Use the audio information extraction feature to retrieve media metadata from audio files stored in OSS — including sampling rate, audio channels, bitrate, duration, codec details, and embedded cover images. The metadata is returned as JSON, ready for use in media management pipelines, content indexing, or playback systems.
Use cases
Media cataloging: Index audio files by codec, bitrate, or duration for search and filtering.
Playback validation: Verify sampling rate and channel layout before serving audio to end users.
Cover art retrieval: Detect whether a file embeds a cover image without downloading the full audio object.
Prerequisites
Before you begin, ensure that you have:
An OSS bucket associated with an Intelligent Media Management (IMM) project.

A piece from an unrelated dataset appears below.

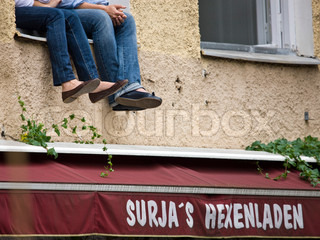 Cropped image of young people sitting on a window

To associate a bucket:
Using the OSS console: see Step 1: Associate an OSS bucket with an IMM project.
Using the API: call AttachOSSBucket.
The required Permissions on IMM.
Usage notes
Audio information extraction uses synchronous processing (
x-oss-process) only.Anonymous access is not supported. Requests must be authenticated.
Parameters
| Parameter | Value | Description |
|---|---|---|
| Action | audio/info | Instructs OSS to extract audio metadata from the object |
The response is returned in JSON. For the full list of response fields, see DetectMediaMeta.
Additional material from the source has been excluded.